The research was recently published in the journal Science.

“For decades, talented researchers have been developing systems that convert electricity into hydrogen and back again,” says University Professor Ted Sargent of the Edward S. Rogers Sr. department of electrical and computer engineering,who is one of the senior authors of the paper.

“Our innovation builds on that legacy, but, by using carbon-based molecules, we can plug directly into existing hydrocarbon infrastructure.”

In a hydrogen fuel cell, hydrogen and oxygen come together on the surface of a catalyst. The chemical reaction releases electrons, which are captured by specialized materials within the fuel cell and pumped into a circuit.

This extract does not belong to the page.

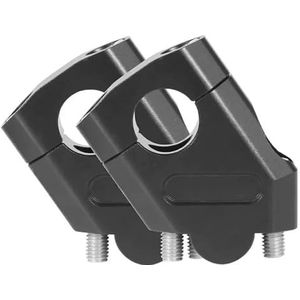 ZHAOQIN Motorfiets stuurverhogers zwart zilver 22 mm motorfiets stuurverhoger motorcross verhoging klembevestiging pitfiets motorfiets accessoires motorfiets stuur stijgklem (zwart 22 mm)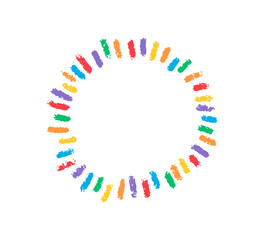 Crayon doodle confetti. Color pencil hand drawn firework symbol. Chalk color birthday firecracker confetti. Crayon graphic design circle element. Vector illustration isolated on white background.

The opposite of a fuel cell is an electrolyzer, which uses electricity to drive a chemical reaction. The paper’s authors are experts in designing electrolyzers that convert CO2 into other carbon-based molecules, such as ethylene. The team includes PhD candidate Adnan Ozden, who is supervised by Professor David Sinton in the department of mechanical and industrial engineering, as well as several members of Sargent’s team, including PhD candidate Joshua Wicks, post-doctoral researcher F. Pelayo García de Arquer and former post-doctoral researcher Cao-Thang Dinh.

“Ethylene is one of the most widely produced chemicals in the world,” says Wicks. “It’s used to make everything from antifreeze to lawn furniture. Today it is derived from fossil fuels, but if we could instead make it by upgrading waste CO2, it would provide a new economic incentive for capturing carbon.”